Ho mutato abito, o piuttosto riassunto quello ch’io portai da fanciullo. Qui in Roma io non sono letterato, ma sono un erudito e un grecista.

Sperò in qualche commissione, sperò in qualche impiego. Poi si persuase che «cercare impieghi nello Stato è opera quasi perduta»:

Il mio progetto è di farmi portar via da qualche forestiere o inglese, o tedesco, o russo.

Per farsi conoscere scrisse nelle Effemeridi qualche «bagattella tutta erudita», un articolo intorno a Filone, e un altro in latino intorno a’ libri della Republica di Cicerone, pubblicati dal Mai tutta roba di lieve conto. Di maggiore importanza sono le sue Annotazioni sopra la Cronica d’Eusebio, pubblicate in Roma, dove si rivela la sua profonda cognizione del greco, e dove sono certe emendazioni che fanno stupire in uomo estraneo quasi a tutt’i progressi che aveva fatti la filologia in Germania: era come osservare il sole senza telescopio.

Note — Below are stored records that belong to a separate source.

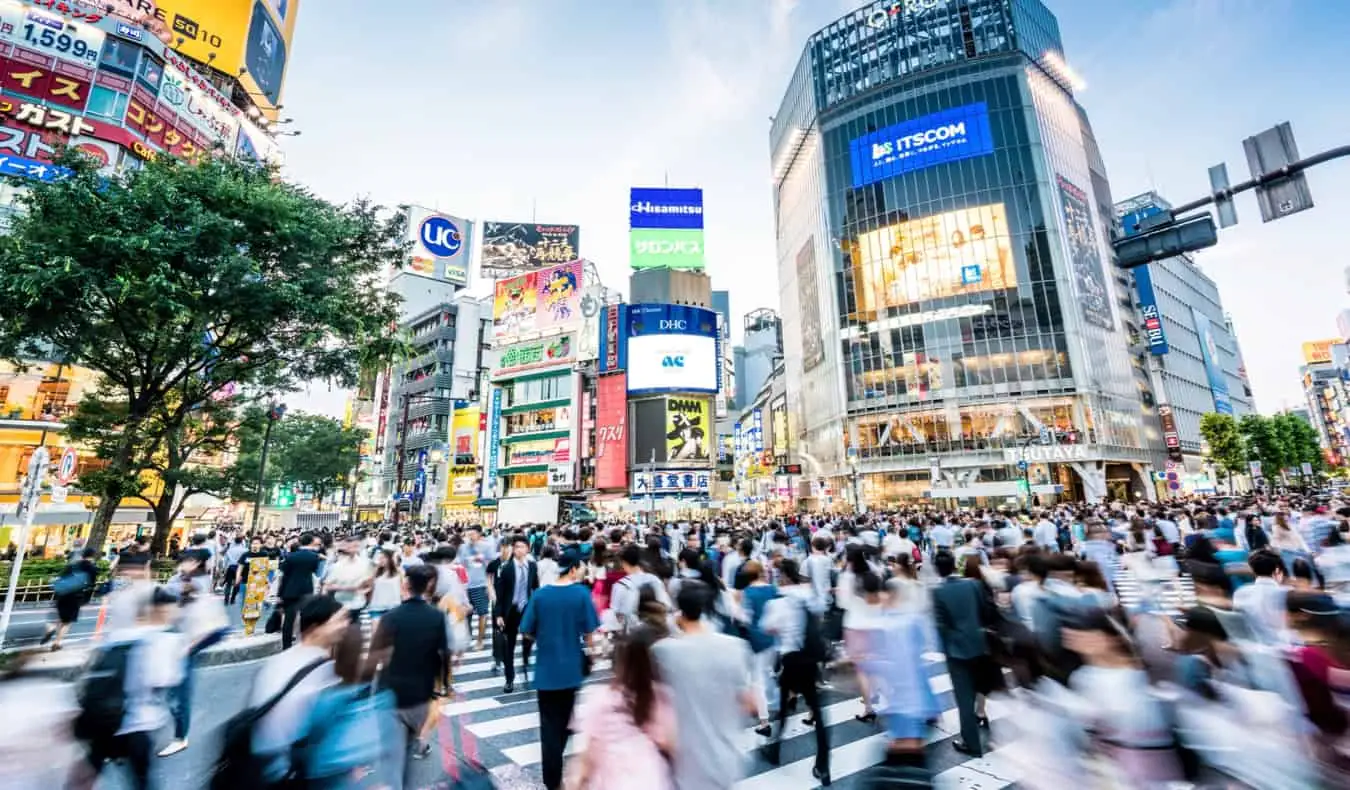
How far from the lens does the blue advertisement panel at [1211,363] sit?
72938 millimetres

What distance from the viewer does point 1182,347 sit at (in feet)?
222

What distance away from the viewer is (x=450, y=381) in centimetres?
6475

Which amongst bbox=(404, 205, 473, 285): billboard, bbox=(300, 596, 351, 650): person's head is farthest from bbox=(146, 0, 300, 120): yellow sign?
bbox=(300, 596, 351, 650): person's head

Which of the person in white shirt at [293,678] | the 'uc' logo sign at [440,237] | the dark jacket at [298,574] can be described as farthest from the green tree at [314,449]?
the person in white shirt at [293,678]

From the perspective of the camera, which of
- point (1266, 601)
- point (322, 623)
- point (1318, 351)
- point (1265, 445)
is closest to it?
point (322, 623)

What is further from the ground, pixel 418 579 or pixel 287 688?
pixel 418 579

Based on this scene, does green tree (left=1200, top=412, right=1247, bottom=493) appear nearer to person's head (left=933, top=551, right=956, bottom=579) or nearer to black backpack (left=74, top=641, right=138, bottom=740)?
person's head (left=933, top=551, right=956, bottom=579)

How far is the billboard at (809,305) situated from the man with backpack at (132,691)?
5130 cm

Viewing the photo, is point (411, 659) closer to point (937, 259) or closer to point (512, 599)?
point (512, 599)

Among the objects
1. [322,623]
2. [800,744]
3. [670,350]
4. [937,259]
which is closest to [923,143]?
[937,259]

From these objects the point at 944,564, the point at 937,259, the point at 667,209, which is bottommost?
the point at 944,564

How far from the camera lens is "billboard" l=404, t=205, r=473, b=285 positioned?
64.1m

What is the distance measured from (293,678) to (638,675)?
5.43 ft

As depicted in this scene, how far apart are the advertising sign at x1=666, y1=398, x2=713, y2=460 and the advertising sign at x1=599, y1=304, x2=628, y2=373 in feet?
18.0
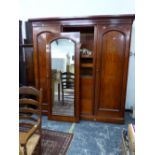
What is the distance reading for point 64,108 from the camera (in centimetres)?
296

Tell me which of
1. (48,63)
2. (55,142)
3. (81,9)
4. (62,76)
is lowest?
(55,142)

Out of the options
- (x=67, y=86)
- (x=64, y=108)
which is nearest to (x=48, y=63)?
(x=67, y=86)

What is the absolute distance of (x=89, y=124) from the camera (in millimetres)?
2863

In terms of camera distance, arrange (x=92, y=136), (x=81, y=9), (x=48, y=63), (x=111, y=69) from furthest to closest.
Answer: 1. (x=81, y=9)
2. (x=48, y=63)
3. (x=111, y=69)
4. (x=92, y=136)

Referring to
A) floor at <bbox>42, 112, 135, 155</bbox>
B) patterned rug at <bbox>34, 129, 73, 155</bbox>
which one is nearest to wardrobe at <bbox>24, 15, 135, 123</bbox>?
floor at <bbox>42, 112, 135, 155</bbox>

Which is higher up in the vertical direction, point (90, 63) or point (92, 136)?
point (90, 63)

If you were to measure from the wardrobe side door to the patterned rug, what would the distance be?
0.71m

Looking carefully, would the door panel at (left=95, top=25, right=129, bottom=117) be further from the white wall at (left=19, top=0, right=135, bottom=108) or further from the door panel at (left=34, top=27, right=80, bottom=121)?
the white wall at (left=19, top=0, right=135, bottom=108)

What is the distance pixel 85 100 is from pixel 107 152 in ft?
3.51

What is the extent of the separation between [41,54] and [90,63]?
0.94 metres

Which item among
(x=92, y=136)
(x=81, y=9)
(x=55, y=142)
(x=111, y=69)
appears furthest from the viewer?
(x=81, y=9)

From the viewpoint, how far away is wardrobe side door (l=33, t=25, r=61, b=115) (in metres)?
2.81

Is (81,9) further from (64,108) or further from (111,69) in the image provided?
(64,108)
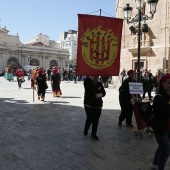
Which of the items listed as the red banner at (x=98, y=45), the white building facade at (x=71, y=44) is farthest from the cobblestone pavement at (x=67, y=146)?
the white building facade at (x=71, y=44)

Del resto, la dimora di Roma fu propizia alla sua salute.

Io sto benissimo, scrive al padre, e veramente dalla metà di gennaio l’inverno di Roma è terminato.

Ciancia volentieri col padre e co’ fratelli; fa osservazioni argute; racconta le sue impressioni delle ballerine.

Il ballo pare che comunichi alle forme un non so che di divino, ed al corpo una forza, una facoltà più che umana.

Trova il Corso, di carnevale, veramente bello e degno di esser veduto; giudica cosa stupenda la Donna del Lago eseguita da voci sorprendenti:

Potrei piangere ancor io, se il dono delle lagrime non mi fosse stato sospeso, giacché m’avvedo pure di non averlo perduto affatto.